Warning! Options Traders Are Betting on a U.S Stock Crash
Professional options traders are hedging against a market crash as demand for deep out-of-the-money VIX calls surges.
Mandy Xu of cboe global markets shared with MarketWatch on Monday that demand for deep out-of-the-money (OTM) call options tied to the Cboe Volatility Index (VIX), surged last week.
The options market is dominated by professional traders, who are betting on a potential sharp spike in VIX. These investors are willing to take relatively low-cost positions in exchange for potentially high returns, a typical hedging strategy against a market crash.
The term deep out-of-the-money (Deep OTM) refers to options where the strike price is significantly distant from the current price of the underlying asset. Data indicates that demand for deeply OTM VIX call options has surged—these options will only become profitable if VIX rises above 50.
According to a Cboe report, last Thursday saw purchases of over 260,000 VIX call options expiring in May with strike prices between 55 and 75, amounting to a total cost of $10.7 million.

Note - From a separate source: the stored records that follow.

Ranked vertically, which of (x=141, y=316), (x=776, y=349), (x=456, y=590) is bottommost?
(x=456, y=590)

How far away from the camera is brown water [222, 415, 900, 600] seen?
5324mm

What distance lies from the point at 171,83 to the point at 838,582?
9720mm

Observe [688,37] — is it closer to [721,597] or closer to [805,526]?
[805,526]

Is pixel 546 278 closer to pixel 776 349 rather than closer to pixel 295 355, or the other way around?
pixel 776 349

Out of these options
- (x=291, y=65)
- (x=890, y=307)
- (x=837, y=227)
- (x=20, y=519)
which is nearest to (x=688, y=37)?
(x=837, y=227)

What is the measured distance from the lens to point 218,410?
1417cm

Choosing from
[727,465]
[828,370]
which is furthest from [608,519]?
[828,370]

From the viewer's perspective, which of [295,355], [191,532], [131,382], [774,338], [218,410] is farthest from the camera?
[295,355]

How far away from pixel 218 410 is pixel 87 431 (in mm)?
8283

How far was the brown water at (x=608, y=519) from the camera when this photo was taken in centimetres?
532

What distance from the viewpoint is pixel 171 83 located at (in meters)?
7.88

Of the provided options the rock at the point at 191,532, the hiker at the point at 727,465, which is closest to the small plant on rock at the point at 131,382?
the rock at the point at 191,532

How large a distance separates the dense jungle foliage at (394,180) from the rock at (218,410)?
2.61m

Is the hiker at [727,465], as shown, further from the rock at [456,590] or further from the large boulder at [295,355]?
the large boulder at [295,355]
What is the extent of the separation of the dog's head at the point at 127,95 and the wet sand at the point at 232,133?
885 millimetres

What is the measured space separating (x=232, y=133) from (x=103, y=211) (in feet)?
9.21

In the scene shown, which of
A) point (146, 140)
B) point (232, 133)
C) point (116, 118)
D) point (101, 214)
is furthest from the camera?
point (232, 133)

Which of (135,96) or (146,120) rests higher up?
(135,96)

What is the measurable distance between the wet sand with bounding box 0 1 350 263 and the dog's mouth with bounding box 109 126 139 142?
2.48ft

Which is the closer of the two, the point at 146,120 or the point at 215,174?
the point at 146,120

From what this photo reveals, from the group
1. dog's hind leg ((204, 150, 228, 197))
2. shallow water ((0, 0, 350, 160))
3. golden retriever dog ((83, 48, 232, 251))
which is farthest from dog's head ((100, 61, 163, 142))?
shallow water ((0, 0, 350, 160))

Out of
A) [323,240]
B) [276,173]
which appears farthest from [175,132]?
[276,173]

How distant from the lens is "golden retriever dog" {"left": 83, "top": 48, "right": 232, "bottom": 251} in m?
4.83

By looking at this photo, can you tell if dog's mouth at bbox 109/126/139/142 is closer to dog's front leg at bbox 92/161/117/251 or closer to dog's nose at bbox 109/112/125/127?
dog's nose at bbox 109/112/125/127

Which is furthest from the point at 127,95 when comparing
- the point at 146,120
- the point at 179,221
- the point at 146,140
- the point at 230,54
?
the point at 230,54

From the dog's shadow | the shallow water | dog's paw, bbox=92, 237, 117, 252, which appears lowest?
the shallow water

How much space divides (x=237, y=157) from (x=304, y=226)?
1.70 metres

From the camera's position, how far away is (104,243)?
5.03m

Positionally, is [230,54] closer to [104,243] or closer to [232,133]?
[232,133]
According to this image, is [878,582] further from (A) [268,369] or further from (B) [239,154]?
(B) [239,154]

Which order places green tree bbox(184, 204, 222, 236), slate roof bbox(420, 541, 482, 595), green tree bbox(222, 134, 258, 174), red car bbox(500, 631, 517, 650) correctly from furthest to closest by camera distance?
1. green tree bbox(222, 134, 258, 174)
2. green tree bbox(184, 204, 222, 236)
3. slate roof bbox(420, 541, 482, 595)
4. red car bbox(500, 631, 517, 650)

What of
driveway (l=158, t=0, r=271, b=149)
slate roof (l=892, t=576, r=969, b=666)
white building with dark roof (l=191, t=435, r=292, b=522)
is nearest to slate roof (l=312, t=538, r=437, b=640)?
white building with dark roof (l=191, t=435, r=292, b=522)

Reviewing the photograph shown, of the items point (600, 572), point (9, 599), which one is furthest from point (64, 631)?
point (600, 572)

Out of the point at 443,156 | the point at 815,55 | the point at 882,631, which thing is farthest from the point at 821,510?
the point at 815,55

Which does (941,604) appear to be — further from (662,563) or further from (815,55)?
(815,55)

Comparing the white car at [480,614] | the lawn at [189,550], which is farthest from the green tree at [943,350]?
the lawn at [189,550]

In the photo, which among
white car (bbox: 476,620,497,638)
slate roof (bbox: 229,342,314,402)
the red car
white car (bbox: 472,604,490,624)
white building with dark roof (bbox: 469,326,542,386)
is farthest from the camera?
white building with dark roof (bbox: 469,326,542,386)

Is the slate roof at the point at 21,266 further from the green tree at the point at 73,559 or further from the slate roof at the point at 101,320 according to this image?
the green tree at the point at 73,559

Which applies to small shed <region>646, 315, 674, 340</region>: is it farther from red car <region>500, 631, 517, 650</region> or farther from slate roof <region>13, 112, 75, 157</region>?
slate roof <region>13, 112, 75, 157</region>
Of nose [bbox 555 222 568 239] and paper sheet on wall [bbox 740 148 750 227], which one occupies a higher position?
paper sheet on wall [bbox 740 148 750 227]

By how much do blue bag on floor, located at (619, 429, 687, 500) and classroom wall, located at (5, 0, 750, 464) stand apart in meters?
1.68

A Cboe representative noted that this was the second-highest volume day ever recorded for high-strike (50+) VIX call options. Net customer purchases of deeply OTM VIX calls soared to nearly 250,000 contracts, marking the largest one-day transaction volume since May 4, 2023.
FactSet data shows that VIX has not closed above 50 since March 2020. Last Friday, the index settled just below 20, a level consistent with its long-term average. The 20-point threshold is crucial: a VIX reading above 20 indicates heightened market turbulence, while a level below 20 suggests relative market stability.